-- Start of Records for the exercise --

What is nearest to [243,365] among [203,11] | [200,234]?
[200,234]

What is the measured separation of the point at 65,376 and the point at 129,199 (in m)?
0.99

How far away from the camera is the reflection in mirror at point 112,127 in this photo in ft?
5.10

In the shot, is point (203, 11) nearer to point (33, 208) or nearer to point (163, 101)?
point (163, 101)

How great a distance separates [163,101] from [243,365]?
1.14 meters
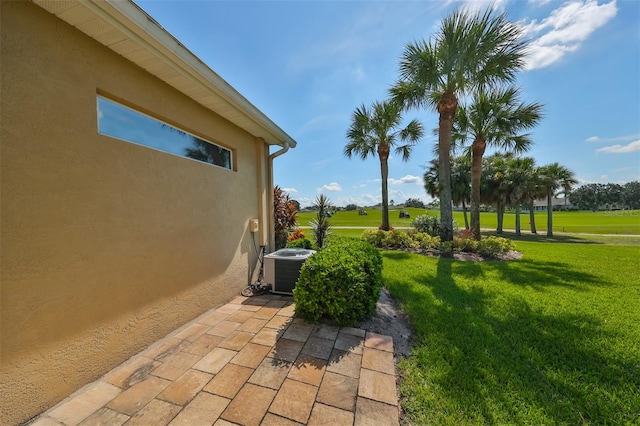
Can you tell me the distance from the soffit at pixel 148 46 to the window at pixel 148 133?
0.55 m

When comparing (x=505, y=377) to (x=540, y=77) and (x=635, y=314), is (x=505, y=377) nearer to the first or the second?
(x=635, y=314)

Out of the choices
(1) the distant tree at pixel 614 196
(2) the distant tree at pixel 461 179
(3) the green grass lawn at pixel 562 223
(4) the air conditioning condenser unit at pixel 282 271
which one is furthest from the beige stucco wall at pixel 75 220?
(1) the distant tree at pixel 614 196

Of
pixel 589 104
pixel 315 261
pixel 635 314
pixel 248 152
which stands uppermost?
pixel 589 104

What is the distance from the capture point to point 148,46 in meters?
2.42

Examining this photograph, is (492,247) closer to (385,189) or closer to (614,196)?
(385,189)

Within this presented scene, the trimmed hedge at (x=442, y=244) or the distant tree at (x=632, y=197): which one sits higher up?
the distant tree at (x=632, y=197)

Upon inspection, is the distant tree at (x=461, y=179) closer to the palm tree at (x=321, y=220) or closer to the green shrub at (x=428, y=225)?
the green shrub at (x=428, y=225)

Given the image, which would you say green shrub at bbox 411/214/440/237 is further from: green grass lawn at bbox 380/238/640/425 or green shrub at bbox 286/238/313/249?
green shrub at bbox 286/238/313/249

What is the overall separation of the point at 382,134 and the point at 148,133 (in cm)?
1134

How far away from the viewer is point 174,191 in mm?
3258

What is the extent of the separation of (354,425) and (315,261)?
73.5 inches

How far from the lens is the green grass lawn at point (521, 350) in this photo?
1934mm

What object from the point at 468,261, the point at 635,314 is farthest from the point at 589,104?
the point at 635,314

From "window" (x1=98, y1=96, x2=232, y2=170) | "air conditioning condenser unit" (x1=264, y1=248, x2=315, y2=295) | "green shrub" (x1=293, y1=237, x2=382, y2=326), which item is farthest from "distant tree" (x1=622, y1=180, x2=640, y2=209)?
"window" (x1=98, y1=96, x2=232, y2=170)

-- End of Records for the exercise --

### Exercise requirements
Only the lines from the one that contains "Upon inspection, is" through the last line should be repeated, each exactly as it stands, with both ends included.

### Result for this exercise
Upon inspection, is the distant tree at (x=461, y=179) closer to the palm tree at (x=321, y=220) or closer to the green shrub at (x=428, y=225)?
the green shrub at (x=428, y=225)

Given the image, which would you say green shrub at bbox 411/214/440/237 is further from: green grass lawn at bbox 380/238/640/425 or green shrub at bbox 286/238/313/249?
green shrub at bbox 286/238/313/249

What is the overall separation of the point at 382,134 and the point at 148,133 (in cm)?
1134

How far away from the viewer is point 174,191 in mm?
3258

What is the extent of the separation of (354,425) and (315,261)?
73.5 inches

How far from the lens is the green grass lawn at point (521, 350) in this photo?
1934mm

What object from the point at 468,261, the point at 635,314 is farthest from the point at 589,104?
the point at 635,314

From "window" (x1=98, y1=96, x2=232, y2=170) | "air conditioning condenser unit" (x1=264, y1=248, x2=315, y2=295) | "green shrub" (x1=293, y1=237, x2=382, y2=326), which item is farthest from "distant tree" (x1=622, y1=180, x2=640, y2=209)?
"window" (x1=98, y1=96, x2=232, y2=170)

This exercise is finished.